Passage to read:
But unlike vaccinated poultry, which can be infected by highly pathogenic bird flu but not become very sick or die, highly pathogenic bird flu in wild birds tends to be a killer. And, as noted in forum, dead ducks don’t fly. So, outbreaks in wild birds tend to be, as it were, dead ends.
And for anyone really looking at cases where wild birds have been accused of being vectors, can turn out their migration routes and timing of migrations don’t fit the story. And might be transport within poultry industry, even if not immediately obvious: the trade in live poultry is huge, and includes smuggling.
BUT – in spring and summer 2022, there are reports of major die-offs at seabird colonies, some proven and others suspected to be caused by bird flu.
Clearly [yes, even to me], these result from transport by wild birds: the poultry industry is not delivering to rocky islands etc etc that host colonies.
It seems to me that highly pathogenic flu affecting seabird colonies may be of a kind that can be carried by some wild bird species that are not very prone to becoming sick and dying; while it can still kill a wide range of wild birds. Geese and ducks have long seemed like potential vectors – after all, known to carry regular forms of bird flu; but they too don’t head for many of seabird breeding sites [Bass Rock in Scotland, for instance]. Perhaps, then, gulls? – which do occur, are wide ranging, and not featuring prominently among the species killed.
Can hope research is being conducted that will help show what’s going on. Whether this can really help rectify the situation, I’m not sure. Right now, just seems like we are witnessing a disaster unfolding, and spreading; and can do little but report on it, while feeling mortified – especially given the high path flu was perhaps/ probably created [evolved] within the poultry industry.

Record extracts:
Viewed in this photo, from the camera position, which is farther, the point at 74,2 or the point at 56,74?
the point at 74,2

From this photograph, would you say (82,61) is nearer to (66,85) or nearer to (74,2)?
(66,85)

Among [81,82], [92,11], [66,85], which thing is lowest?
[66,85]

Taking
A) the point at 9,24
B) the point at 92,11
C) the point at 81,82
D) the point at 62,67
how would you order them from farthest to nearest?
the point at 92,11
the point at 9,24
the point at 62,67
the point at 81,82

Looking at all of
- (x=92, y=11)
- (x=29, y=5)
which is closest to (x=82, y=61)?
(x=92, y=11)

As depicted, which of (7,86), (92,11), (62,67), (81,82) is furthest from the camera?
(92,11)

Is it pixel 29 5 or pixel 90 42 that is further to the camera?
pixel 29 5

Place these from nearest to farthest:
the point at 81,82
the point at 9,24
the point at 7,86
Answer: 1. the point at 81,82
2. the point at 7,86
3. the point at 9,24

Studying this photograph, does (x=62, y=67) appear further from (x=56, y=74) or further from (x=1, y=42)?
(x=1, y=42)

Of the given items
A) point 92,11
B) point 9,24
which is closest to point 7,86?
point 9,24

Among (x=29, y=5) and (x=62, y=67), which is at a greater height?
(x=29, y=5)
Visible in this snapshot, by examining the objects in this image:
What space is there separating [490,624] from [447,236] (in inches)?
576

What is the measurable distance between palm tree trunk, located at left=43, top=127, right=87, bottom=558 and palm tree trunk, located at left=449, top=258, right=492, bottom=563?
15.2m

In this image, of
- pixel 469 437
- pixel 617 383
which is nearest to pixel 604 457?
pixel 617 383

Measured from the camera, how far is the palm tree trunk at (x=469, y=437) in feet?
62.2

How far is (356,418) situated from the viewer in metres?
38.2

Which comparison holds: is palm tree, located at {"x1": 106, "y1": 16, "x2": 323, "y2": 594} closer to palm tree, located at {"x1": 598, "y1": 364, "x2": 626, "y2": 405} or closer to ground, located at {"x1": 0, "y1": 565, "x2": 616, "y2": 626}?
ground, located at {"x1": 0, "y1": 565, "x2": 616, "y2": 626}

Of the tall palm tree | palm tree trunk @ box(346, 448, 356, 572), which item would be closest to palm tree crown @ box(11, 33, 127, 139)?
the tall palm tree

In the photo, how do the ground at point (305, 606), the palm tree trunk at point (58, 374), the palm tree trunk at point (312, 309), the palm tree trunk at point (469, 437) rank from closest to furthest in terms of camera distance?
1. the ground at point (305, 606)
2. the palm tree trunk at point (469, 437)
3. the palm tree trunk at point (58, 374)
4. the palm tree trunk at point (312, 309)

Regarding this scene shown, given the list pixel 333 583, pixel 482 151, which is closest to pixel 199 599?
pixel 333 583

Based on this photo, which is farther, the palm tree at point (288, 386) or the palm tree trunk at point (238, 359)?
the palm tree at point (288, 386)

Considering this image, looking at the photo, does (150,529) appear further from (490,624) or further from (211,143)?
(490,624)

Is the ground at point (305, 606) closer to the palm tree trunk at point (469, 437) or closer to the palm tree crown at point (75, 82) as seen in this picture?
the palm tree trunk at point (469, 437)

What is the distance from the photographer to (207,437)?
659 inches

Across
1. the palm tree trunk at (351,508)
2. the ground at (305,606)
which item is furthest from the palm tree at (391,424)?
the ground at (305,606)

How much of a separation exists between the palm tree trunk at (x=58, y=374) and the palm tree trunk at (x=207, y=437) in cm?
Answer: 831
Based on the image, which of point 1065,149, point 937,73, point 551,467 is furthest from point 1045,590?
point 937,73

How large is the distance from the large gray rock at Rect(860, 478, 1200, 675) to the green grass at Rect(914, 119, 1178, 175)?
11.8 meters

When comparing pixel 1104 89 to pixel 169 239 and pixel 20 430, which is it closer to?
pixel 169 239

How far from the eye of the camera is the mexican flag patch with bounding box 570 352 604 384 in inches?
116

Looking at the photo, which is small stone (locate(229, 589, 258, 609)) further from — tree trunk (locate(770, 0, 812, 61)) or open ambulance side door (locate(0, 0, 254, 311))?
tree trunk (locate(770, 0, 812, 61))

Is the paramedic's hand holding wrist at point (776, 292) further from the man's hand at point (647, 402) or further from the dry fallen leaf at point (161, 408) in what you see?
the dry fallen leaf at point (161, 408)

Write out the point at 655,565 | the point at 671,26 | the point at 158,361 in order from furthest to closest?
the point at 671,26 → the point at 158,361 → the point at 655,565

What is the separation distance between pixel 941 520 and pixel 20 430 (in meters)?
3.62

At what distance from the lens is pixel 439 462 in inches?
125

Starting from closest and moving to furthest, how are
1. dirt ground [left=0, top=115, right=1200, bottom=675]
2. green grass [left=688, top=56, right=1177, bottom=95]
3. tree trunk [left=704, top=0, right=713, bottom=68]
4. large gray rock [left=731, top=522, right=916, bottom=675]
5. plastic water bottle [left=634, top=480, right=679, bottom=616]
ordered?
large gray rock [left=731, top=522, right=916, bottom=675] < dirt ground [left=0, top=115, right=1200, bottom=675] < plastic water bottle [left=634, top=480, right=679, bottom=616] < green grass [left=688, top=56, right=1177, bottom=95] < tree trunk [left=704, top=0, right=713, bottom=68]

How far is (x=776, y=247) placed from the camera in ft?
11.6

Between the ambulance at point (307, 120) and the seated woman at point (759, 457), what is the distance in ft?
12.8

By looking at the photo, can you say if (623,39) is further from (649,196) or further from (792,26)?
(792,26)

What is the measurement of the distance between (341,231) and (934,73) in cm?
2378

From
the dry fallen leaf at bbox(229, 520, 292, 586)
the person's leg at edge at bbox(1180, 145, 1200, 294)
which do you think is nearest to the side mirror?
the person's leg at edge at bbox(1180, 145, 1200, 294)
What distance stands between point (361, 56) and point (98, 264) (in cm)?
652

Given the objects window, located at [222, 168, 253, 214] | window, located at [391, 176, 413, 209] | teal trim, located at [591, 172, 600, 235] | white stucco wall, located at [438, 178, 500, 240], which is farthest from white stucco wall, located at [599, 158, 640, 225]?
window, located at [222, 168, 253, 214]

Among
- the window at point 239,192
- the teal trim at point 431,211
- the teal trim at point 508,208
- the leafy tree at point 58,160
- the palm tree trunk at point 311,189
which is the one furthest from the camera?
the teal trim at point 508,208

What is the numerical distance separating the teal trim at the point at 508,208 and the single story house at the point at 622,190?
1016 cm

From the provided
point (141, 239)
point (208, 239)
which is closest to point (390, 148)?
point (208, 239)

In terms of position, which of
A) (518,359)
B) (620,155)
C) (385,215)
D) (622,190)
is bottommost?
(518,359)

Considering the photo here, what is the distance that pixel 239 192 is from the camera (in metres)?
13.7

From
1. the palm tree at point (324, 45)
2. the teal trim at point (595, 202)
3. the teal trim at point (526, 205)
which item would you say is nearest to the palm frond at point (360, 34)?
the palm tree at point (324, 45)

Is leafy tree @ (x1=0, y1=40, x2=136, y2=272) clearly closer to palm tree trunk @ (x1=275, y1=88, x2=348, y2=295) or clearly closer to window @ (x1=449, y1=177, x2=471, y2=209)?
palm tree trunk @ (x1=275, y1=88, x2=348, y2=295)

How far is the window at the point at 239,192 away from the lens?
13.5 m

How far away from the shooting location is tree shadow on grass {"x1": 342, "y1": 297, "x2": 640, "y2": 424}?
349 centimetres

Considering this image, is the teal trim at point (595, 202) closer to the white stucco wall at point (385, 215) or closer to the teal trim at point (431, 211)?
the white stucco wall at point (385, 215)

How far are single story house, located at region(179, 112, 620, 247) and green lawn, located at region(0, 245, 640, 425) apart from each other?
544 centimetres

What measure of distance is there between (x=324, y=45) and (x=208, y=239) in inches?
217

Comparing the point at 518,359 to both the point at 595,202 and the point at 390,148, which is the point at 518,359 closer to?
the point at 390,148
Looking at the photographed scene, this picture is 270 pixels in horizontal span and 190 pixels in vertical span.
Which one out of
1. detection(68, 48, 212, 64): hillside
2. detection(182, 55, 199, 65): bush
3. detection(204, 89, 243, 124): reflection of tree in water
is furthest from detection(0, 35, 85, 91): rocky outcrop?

What to do:
[1] In the bird flu passage, what place in Scotland is named as a seabird breeding site that geese and ducks don't head for?
[2] Render this sentence from the bird flu passage in Spanish: "BUT – in spring and summer 2022, there are reports of major die-offs at seabird colonies, some proven and others suspected to be caused by bird flu."
The records were taken from a different source than the text.

Replies:
[1] Bass Rock

[2] PERO – en la primavera y el verano de 2022, hay informes de grandes mortandades en colonias de aves marinas, algunas de ellas causadas por la gripe aviar según se ha comprobado y otras que se sospecha que lo fueron.